The exercise:
In the data below, rewrite the part that opens with the line containing "At what distance from the observer" and closes with the line containing "4. (401,621)", substituting "viewer" for "observer" and leaving all else unchanged.

====================

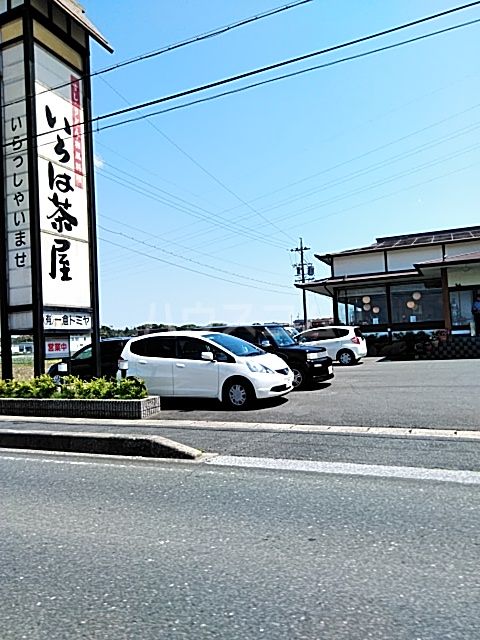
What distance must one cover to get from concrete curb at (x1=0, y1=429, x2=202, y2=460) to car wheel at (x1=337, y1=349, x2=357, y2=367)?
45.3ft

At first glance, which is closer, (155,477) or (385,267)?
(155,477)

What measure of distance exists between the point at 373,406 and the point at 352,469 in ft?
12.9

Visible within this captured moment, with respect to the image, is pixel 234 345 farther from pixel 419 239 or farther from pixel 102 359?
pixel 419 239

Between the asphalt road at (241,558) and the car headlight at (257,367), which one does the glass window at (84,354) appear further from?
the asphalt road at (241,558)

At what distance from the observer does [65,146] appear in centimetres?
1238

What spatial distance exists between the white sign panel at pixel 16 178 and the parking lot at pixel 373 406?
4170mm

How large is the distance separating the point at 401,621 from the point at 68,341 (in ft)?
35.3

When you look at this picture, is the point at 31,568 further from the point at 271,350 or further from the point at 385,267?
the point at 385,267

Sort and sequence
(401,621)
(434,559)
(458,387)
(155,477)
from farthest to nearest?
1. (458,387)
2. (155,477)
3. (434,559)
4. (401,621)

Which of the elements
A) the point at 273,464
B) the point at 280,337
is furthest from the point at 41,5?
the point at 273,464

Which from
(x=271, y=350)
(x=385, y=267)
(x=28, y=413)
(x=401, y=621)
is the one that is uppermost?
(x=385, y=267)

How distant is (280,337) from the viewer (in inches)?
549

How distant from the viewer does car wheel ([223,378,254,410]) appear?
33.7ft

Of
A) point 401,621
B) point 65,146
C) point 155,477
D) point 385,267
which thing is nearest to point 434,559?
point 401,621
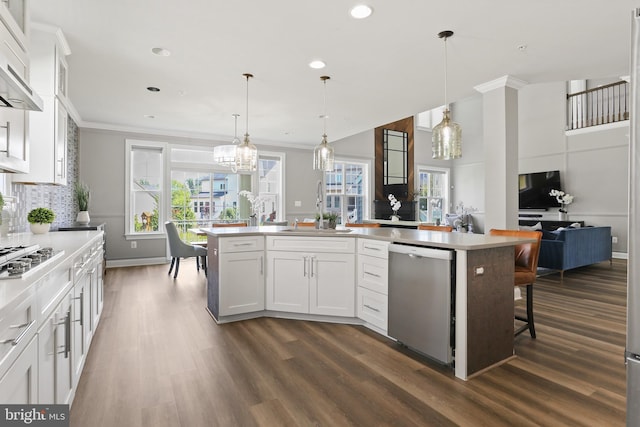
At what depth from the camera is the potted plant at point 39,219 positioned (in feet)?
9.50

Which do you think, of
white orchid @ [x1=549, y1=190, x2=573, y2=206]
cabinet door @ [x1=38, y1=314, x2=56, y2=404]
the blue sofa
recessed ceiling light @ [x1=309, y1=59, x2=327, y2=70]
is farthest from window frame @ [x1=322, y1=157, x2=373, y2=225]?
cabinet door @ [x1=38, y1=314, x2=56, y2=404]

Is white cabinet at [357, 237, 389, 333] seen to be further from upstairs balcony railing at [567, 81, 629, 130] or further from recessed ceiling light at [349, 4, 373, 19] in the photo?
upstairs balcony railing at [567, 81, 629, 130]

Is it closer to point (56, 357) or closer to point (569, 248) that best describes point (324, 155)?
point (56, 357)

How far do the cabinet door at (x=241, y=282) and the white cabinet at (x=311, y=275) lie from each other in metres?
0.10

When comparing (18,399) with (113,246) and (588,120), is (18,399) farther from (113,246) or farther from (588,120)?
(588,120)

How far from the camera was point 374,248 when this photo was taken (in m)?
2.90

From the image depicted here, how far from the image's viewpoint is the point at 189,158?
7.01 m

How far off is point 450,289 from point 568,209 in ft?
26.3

====================

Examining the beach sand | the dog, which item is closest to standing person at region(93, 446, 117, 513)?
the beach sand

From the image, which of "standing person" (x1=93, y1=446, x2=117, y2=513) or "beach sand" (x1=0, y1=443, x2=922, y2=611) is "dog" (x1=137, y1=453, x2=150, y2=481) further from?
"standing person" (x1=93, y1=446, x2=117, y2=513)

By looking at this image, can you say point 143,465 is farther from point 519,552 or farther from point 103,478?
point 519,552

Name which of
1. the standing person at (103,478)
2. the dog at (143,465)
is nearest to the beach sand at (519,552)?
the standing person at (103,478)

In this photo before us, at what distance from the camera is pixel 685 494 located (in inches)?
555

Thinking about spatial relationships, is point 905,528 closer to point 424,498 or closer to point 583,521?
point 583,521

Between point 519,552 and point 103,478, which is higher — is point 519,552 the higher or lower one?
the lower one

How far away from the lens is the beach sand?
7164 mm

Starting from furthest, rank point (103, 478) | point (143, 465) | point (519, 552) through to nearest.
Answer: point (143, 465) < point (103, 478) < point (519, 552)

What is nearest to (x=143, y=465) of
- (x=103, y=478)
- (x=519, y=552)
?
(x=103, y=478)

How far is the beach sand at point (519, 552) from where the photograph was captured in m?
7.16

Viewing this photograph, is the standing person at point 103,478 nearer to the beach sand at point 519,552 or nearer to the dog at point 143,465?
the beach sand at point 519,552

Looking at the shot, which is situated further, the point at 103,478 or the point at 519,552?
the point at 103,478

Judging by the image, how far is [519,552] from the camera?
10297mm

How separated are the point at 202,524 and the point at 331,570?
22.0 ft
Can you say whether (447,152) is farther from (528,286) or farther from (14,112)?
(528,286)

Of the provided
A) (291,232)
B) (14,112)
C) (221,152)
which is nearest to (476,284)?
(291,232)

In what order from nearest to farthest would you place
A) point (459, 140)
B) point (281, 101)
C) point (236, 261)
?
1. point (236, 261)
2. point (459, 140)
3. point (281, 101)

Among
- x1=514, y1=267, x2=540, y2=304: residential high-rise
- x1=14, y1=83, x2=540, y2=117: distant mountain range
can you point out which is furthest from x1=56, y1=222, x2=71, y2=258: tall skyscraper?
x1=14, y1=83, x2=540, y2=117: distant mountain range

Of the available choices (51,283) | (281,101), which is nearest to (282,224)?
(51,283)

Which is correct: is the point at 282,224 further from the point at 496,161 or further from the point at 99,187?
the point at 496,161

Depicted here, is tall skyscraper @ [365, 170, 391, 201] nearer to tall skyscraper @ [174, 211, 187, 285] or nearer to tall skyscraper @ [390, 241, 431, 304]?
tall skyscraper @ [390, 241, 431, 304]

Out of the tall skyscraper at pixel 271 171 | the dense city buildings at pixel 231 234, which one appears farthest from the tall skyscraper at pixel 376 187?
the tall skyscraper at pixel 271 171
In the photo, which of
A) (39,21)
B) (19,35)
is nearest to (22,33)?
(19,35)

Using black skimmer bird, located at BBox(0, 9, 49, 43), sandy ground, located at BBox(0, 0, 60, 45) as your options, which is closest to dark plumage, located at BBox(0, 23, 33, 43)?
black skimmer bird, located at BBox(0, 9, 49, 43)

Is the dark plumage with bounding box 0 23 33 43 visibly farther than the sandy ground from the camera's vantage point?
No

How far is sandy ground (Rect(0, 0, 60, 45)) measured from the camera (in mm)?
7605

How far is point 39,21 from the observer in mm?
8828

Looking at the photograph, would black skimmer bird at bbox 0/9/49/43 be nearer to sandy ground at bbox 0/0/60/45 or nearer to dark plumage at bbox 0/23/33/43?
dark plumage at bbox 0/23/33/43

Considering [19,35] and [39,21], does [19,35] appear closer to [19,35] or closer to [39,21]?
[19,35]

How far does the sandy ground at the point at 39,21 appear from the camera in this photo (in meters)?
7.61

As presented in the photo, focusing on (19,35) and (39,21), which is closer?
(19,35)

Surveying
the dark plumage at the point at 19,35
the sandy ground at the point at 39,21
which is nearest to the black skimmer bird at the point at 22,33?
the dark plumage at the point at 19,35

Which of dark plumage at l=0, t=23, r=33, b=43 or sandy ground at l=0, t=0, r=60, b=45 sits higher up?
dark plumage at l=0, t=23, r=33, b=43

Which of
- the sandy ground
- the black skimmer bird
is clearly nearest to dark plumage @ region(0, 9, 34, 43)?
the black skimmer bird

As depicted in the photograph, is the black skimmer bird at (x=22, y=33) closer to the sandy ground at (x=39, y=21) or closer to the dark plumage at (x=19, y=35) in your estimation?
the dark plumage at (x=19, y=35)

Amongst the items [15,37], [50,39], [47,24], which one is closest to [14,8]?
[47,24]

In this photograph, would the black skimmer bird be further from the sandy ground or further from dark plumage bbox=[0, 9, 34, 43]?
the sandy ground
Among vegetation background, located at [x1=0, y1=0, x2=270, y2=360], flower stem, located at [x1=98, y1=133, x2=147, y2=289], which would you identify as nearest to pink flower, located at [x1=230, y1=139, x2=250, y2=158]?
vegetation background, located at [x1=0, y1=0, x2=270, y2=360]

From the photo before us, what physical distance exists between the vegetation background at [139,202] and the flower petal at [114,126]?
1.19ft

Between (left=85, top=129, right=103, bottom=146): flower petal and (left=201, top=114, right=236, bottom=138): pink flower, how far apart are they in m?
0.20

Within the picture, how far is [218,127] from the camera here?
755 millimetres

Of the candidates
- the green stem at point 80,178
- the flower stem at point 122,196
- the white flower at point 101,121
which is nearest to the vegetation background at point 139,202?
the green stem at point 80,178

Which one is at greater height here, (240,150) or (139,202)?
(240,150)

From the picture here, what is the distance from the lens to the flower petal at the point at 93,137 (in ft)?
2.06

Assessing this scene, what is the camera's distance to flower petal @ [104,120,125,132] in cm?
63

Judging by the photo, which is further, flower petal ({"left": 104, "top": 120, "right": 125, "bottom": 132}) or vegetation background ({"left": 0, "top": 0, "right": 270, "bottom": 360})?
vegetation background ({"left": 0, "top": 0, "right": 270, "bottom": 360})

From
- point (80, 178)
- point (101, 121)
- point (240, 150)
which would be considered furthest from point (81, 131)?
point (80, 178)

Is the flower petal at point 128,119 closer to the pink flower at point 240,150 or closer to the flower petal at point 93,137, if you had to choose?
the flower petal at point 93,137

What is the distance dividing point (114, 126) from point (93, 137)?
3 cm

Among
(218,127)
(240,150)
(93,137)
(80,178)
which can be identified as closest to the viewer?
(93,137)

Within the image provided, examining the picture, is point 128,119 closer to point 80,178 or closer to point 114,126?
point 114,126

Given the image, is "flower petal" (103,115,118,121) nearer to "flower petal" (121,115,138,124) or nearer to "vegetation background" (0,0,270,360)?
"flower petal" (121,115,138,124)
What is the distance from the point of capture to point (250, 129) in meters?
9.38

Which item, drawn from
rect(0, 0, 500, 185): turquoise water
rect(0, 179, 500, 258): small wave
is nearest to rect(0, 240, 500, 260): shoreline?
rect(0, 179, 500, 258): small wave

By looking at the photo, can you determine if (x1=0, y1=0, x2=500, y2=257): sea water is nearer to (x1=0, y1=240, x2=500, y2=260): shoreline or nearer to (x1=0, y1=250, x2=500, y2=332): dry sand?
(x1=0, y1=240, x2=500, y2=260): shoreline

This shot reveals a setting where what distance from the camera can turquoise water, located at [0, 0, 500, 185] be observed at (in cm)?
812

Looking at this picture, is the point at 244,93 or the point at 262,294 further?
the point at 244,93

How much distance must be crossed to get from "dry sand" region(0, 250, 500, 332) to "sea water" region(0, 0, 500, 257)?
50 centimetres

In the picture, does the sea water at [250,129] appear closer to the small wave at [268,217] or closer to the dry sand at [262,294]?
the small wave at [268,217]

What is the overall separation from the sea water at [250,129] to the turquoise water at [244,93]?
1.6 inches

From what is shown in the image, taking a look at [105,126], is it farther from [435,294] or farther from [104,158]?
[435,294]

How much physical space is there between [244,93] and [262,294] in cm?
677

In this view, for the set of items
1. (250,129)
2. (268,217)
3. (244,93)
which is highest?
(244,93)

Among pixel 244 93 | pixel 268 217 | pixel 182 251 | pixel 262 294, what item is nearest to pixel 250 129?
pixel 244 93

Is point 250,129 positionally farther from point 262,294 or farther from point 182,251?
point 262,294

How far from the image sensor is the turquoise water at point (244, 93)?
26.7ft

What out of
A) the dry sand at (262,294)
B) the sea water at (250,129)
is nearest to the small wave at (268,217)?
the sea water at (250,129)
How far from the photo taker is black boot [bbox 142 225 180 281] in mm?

====================

Response to this task:
At what distance from the viewer does [65,146] appear in centimetres?
1238

What spatial distance exists between the white sign panel at pixel 16 178 and the parking lot at pixel 373 406?
4170mm

How large is the distance separating the point at 401,621 from the point at 68,341 (in ft)?
35.3

When you look at this picture, is the point at 31,568 further from the point at 271,350 or further from the point at 385,267?
the point at 385,267

Sort and sequence
(401,621)
(434,559)
(458,387)
(155,477)
from farthest to nearest?
1. (458,387)
2. (155,477)
3. (434,559)
4. (401,621)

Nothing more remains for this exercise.